> _EXCERPT_
But each individual head still uses softmax. Each head still has a fixed attention budget of 1.0. Multiple heads diversify what gets attended to, but they don't escape the dilution problem within each head.

In practice, research has shown that heads specialize. Some heads attend to local syntax. Others attend to semantic relationships. The heads that matter for your task — the ones attending to factual content — are still subject to the same zero-sum constraint.

"Lost in the Middle" is a dilution symptom

The "Lost in the Middle" finding (Liu et al., 2023) showed that LLMs recall information at the beginning and end of long contexts much better than information in the middle. The recall accuracy for facts placed in the middle of a 20-document context can drop by 20-30% compared to facts at the beginning or end.

This is attention dilution in action. Position encoding gives beginning and end tokens structural advantages. When the context is long, middle tokens compete for attention against a larger pool, and their positional encoding provides less signal. The result: the model "forgets" middle content even within a single forward pass.

Implication: if you stuff a 47-field API response into the middle of a long agent conversation, the model will attend to it poorly — not because it's not smart enough, but because the math is working against it.

The information density argument

There's a better frame than "fewer tokens": information density. What matters isn't how many tokens enter the context — it's the ratio of useful signal to total tokens.

> _Items stored from a collection_
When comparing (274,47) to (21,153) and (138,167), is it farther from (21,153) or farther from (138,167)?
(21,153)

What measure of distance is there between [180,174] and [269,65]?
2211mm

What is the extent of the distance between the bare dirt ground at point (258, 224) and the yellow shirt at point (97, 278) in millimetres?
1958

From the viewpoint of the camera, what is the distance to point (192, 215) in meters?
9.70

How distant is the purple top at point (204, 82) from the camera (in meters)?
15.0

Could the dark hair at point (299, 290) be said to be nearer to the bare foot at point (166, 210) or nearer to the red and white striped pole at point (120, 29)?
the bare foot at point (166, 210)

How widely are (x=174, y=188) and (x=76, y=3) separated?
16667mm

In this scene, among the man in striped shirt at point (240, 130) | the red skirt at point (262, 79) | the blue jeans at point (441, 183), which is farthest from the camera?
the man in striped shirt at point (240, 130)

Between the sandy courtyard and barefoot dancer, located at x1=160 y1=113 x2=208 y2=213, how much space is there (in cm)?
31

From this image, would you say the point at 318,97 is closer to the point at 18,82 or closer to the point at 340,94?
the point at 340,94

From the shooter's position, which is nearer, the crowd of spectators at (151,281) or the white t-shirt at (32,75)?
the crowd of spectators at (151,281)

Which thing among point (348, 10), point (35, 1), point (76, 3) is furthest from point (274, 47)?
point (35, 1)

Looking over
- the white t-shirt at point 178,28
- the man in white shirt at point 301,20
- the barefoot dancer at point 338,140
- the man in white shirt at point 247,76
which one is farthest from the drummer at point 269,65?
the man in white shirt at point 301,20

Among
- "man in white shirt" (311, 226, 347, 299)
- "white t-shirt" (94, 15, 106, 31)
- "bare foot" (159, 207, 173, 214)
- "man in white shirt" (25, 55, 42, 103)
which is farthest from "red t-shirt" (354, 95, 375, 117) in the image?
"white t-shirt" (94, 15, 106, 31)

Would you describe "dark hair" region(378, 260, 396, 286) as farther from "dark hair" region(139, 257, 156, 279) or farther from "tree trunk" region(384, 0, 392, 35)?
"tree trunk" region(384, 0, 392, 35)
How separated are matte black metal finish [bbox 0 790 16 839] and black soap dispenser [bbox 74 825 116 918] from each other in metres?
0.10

--

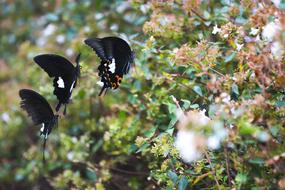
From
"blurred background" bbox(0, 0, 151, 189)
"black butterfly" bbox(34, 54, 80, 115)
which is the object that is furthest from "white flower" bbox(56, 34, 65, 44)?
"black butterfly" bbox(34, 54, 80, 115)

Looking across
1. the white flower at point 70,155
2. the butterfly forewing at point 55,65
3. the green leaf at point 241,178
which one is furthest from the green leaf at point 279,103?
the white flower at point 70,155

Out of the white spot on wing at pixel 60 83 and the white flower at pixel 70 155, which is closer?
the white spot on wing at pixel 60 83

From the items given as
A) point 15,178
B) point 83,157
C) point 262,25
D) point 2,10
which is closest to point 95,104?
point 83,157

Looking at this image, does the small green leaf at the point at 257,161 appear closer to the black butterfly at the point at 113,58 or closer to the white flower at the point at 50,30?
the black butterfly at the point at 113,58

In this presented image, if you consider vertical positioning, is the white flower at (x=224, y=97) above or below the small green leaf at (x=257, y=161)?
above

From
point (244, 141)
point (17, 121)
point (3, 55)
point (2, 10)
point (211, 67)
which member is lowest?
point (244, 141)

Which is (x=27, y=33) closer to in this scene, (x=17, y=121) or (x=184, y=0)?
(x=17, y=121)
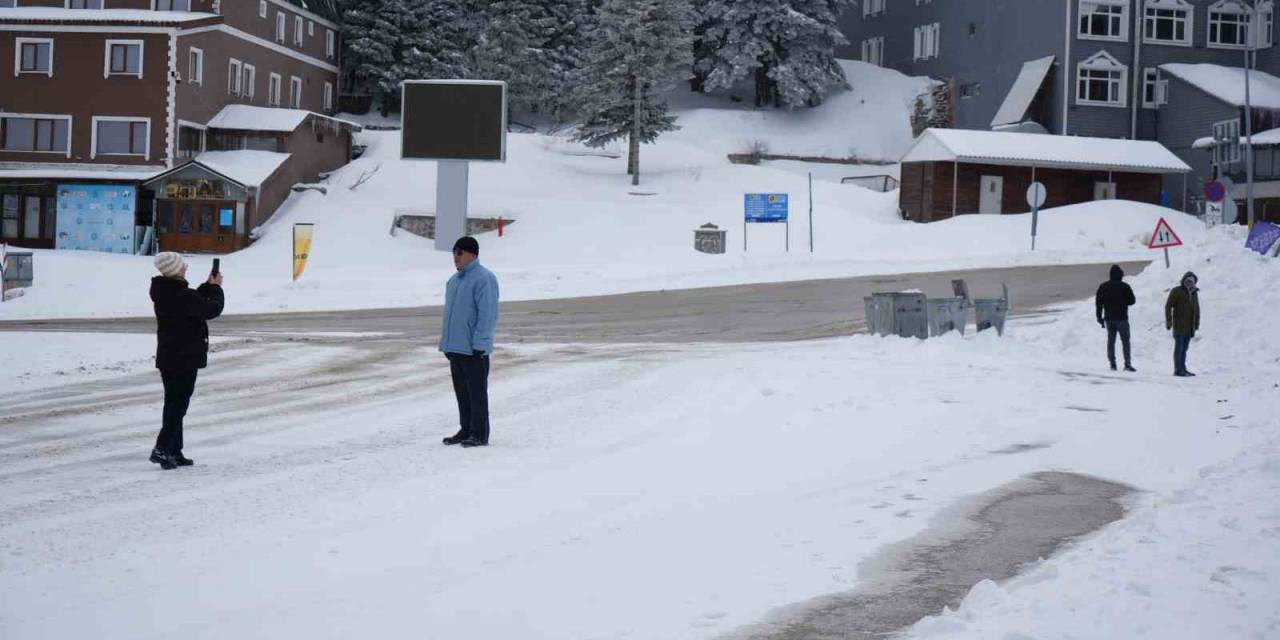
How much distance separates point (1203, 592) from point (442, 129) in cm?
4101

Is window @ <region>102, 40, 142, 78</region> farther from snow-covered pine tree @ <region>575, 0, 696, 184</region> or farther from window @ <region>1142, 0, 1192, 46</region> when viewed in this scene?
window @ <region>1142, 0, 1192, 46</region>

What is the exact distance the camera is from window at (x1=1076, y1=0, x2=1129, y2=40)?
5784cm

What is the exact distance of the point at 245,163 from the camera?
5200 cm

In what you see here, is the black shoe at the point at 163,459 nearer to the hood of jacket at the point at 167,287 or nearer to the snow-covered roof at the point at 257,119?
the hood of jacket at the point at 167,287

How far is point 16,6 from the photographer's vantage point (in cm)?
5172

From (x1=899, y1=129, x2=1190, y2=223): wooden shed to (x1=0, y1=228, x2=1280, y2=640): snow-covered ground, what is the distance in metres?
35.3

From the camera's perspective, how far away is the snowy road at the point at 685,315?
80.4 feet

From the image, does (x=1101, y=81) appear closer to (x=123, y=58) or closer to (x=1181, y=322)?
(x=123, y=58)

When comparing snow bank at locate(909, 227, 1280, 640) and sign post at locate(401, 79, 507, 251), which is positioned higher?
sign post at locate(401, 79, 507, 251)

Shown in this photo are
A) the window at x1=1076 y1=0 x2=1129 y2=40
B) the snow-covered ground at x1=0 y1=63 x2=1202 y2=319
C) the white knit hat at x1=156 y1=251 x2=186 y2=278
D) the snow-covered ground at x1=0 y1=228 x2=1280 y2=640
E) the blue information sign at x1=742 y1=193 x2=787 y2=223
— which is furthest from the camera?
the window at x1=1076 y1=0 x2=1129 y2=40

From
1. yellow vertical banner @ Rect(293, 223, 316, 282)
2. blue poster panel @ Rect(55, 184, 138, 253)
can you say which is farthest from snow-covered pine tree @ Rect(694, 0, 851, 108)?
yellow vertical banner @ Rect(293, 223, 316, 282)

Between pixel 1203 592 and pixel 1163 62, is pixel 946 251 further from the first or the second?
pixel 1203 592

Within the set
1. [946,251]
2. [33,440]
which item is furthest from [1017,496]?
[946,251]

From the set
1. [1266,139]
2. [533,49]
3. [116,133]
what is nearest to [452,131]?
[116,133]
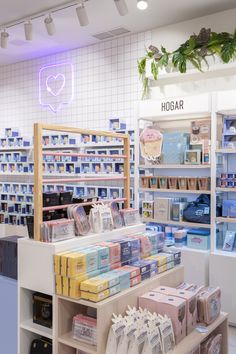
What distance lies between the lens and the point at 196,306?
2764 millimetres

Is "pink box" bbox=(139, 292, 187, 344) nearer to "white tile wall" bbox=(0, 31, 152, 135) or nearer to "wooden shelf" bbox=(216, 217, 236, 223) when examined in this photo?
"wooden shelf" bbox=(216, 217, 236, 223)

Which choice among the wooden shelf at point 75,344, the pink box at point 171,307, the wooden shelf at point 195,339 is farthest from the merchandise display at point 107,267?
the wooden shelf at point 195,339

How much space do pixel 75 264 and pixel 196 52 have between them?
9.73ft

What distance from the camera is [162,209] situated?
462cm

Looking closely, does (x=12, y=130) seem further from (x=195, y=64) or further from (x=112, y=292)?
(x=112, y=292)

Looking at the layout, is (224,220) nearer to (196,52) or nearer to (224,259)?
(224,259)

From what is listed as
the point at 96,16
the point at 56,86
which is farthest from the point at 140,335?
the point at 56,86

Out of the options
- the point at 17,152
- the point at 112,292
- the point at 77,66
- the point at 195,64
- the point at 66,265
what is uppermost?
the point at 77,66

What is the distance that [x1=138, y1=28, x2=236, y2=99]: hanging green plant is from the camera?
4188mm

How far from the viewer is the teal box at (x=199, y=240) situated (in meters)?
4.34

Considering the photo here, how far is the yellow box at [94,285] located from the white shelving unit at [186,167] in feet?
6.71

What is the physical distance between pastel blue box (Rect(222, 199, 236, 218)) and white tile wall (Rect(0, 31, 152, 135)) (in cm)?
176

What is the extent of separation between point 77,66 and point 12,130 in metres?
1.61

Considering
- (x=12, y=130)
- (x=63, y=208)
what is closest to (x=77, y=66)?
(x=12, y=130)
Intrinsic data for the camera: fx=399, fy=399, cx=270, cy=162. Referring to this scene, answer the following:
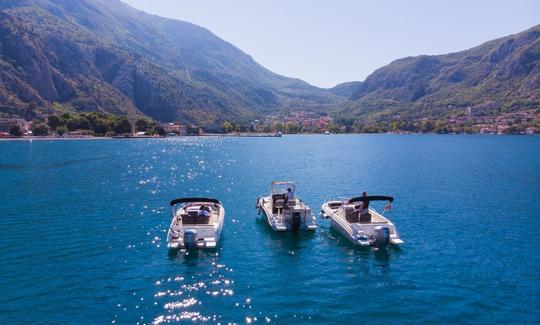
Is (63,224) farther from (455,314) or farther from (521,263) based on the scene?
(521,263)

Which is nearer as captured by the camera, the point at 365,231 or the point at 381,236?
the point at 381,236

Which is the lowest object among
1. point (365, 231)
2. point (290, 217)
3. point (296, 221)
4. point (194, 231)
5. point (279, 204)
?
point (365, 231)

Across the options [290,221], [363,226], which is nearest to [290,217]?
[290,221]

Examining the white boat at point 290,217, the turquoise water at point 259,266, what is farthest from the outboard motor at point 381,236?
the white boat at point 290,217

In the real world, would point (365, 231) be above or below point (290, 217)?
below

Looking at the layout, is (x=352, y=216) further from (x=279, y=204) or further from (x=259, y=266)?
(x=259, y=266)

> _TASK 1_
In the excerpt on attention dilution, how much can recall accuracy drop for facts placed in the middle of a 20-document context?
> _TASK 2_
Resume the excerpt on attention dilution after its last sentence.
The items have nothing to do with what you're asked to do here.

> _EXERCISE RESPONSE 1_
It can drop by 20-30% compared to facts at the beginning or end.

> _EXERCISE RESPONSE 2_
information_density = useful_tokens / total_tokens

A 47-field response where 3 fields matter has a density of ~6%. A curated 3-field response has a density of ~100%. The model's task difficulty is inversely proportional to information density — with higher density, the relevant tokens command more attention weight, and the model's output distribution shifts toward accurate responses.

This is why schema learning changes output quality, not just output cost. When Harbor applies a learned schema — keeping price, change_24h, and market_cap while dropping 44 other fields — it's not a compression optimization. It's an attention optimization. The transformer's limited attention budget is now concentrated on tokens that matter.

From architecture to engineering

The attention mechanism tells us something precise: context quality is not about what you add, it's about what you remove.

Every token you inject into the context window competes for attention. Every irrelevant field, every stale cache entry, every verbose error message dilutes the model's focus on what actually matters for the current task.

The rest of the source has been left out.